Su qualsiasi manuale di storia contemporanea si potrà notare come fin dai tempi dell’impero zarista la Russia ha sempre cercato di estendersi nel Mediterraneo e di stabilire nei porti europei una qualche roccaforte economica, cercando sbocchi che molto raramente, e spesso per poco, è riuscita a crearsi. Ed anche oggi la situazione è pressoché la stessa. Molto sinteticamente, la Russia sta perdendo influenza nel Mediterraneo per quel che riguarda i gasdotti e sta quindi puntando al crocevia petrolifero che ha in Libia una delle sedi maggiori e strategiche. E il singolare compagno di sventura di Vladimir Putin è il Presidente turco Erdogan. Le difficoltà sono cominciate con l’inaugurazione di un gasdotto, l’EastMed, che collega Israele all’Italia, passando per la Grecia e Cipro, due storiche roccaforti mediterranee dell’influenza russa in Europa. L’EastMed mette in difficoltà anche la Turchia, che quindi si trova ad avere una improvvisa comunanza di interessi con la Russia, nonostante le sia contrapposta in territorio libico dal momento che, insieme all’Italia e all’Europa, sostiene il governo nazionale di Al-Sarraj. Mentre Putin, pur con qualche tentennamento, di cui è emblematica la scelta di non impiegare direttamente l’esercito ma le milizie “ufficialmente indipendenti” Wagner, sostiene sia diplomaticamente che economicamente Khalifa Haftar. E quasi un mese fa questi due “falsi rivali” hanno inaugurato in Turchia un oleodotto che collega Ankara a Mosca. Ma Putin sembra non voler puntare tutto sui gasdotti,

che evidentemente avverte sminuirsi come arma economica e strategica, ed ha quindi puntato gli occhi sulla città di Tobruk, sulle coste orientali della Libia, oggi in mano ad Haftar. Colonia prima greca e poi romana, Tobruk è stata durante il primo Novecento oggetto di contesa tra le forze britanniche e quelle dell’asse nazifascista, ma è diventata strategica nel Mediterraneo solo dopo che negli anni 60 sono stati scoperti degli importanti giacimenti petroliferi.

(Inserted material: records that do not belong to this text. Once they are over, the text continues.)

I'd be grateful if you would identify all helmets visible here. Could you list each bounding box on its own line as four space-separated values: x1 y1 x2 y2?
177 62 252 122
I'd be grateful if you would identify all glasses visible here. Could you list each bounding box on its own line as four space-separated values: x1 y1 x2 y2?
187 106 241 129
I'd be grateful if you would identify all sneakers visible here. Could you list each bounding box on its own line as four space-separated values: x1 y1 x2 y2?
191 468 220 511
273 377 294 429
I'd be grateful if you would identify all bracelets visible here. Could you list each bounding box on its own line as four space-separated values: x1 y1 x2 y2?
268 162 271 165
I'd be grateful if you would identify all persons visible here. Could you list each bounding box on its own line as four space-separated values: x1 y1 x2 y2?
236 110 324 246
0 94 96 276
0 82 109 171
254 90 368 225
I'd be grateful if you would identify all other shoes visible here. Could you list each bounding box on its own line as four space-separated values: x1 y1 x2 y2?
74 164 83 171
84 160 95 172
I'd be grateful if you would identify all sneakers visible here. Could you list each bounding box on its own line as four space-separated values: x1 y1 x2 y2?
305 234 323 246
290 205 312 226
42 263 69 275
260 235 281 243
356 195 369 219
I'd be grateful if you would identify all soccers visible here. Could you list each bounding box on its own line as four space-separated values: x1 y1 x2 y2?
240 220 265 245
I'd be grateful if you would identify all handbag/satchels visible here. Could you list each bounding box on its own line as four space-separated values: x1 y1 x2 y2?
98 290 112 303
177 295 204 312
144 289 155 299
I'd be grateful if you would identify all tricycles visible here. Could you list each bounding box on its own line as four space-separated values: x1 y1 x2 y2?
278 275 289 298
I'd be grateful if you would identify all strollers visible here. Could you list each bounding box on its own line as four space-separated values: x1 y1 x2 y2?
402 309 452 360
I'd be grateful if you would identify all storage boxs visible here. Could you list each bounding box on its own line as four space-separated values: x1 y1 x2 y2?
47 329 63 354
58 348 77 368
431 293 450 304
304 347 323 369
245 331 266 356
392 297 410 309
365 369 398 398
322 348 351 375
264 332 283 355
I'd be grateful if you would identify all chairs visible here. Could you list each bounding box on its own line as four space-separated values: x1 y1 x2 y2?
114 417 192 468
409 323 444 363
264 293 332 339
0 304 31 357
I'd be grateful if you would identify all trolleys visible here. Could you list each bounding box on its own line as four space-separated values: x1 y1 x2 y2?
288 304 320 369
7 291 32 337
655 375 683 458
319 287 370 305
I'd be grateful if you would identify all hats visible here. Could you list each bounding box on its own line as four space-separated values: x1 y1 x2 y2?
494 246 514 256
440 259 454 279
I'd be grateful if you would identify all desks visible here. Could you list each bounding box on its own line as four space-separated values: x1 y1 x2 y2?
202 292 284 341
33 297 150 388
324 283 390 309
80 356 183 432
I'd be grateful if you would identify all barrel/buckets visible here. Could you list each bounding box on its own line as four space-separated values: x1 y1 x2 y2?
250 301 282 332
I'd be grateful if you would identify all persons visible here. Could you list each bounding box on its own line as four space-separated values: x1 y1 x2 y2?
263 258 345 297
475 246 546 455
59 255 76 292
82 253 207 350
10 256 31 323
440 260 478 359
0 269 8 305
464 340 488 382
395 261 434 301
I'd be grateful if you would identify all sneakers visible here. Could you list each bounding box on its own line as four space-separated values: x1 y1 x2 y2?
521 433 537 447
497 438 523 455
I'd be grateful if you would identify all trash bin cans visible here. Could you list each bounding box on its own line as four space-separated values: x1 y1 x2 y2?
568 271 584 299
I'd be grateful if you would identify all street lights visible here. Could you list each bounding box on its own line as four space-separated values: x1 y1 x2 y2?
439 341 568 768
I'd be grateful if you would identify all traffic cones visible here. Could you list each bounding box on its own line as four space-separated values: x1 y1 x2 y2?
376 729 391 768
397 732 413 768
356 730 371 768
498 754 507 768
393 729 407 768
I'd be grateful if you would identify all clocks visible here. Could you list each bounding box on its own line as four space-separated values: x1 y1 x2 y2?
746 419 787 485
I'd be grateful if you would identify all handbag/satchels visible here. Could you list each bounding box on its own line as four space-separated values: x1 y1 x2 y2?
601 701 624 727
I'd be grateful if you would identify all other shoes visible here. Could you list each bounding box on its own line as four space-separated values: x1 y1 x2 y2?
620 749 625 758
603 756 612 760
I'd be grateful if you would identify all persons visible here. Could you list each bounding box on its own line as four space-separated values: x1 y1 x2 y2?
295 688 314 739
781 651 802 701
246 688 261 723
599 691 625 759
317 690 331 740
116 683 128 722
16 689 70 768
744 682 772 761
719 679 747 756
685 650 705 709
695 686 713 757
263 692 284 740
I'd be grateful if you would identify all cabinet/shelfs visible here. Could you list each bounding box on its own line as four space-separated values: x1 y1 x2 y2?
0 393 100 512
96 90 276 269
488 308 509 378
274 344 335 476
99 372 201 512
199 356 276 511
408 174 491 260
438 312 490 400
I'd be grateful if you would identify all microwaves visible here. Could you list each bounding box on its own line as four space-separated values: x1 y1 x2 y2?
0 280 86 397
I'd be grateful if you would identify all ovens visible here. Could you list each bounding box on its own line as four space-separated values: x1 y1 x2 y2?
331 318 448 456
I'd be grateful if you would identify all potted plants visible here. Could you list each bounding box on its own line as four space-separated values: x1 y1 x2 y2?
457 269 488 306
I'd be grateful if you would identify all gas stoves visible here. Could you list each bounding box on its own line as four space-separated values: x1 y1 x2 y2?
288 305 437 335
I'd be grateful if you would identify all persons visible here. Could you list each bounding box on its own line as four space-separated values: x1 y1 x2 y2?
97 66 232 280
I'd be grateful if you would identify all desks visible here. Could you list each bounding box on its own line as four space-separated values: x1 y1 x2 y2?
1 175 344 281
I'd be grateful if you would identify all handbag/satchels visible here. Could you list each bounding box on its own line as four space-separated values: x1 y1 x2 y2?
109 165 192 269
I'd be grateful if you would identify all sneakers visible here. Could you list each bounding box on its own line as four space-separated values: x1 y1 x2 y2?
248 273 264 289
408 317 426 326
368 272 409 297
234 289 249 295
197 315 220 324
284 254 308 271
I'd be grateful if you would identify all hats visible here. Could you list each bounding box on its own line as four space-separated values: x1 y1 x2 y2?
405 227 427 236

Oggi è uno dei maggiori terminali di oleodotti della costa araba. Putin punta a stabilire una base di influenza proprio in questa città ed è a questo che, principalmente, si deve la scelta di sostenere Haftar. Anche se Russia e Turchia stanno lentamente virando verso un “cessate il fuoco” che possa stabilizzare la situazione libica e garantire loro uno sviluppo più sereno dei propri piani. Durante la presentazione del gasdotto Turkstream di cui si parlava prima, Putin e Erdogan hanno entrambi chiesto congiuntamente che si arrivasse ad una tregua tra i due contendenti libici. Al-Serraj ha subito fatto sapere che sarebbe disponibile ad una tregua, mentre Haftar si è rifiutato di scendere a compromessi con il Presidente di Tripoli, probabilmente per la stessa ragione per cui il primo ha accettato: al momento le forze del generale appoggiato da Putin sembrano avere buone prospettive di far cadere la capitale e sconfiggere definitivamente Al-Sarraj. Ma alla conferenza di Mosca in cui Putin non è riuscito a convincere il generale Haftar a firmare una tregua è emerso uno scenario poco confortante per il presidente Russo. Nonostante gli ingenti prestiti che gli ha concesso, e su cui spera di far leva una volta finita la guerra per avere la base di Tobruk, sembra che l’influenza che si pensava il Cremlino esercitasse sul rivale di Al-Sarraj sia meno forte e vincolante del previsto. E Vladimir Putin, si può dire, è forse per la prima volta in seria difficoltà dal punto di vista geopolitico. Certamente il fatto che nessun paese sia ancora riuscito ad esercitare una tanto agognata influenza determinante sulla Libia è specchio della complicatezza di questa guerra civile dal punto di vista militare e diplomatico.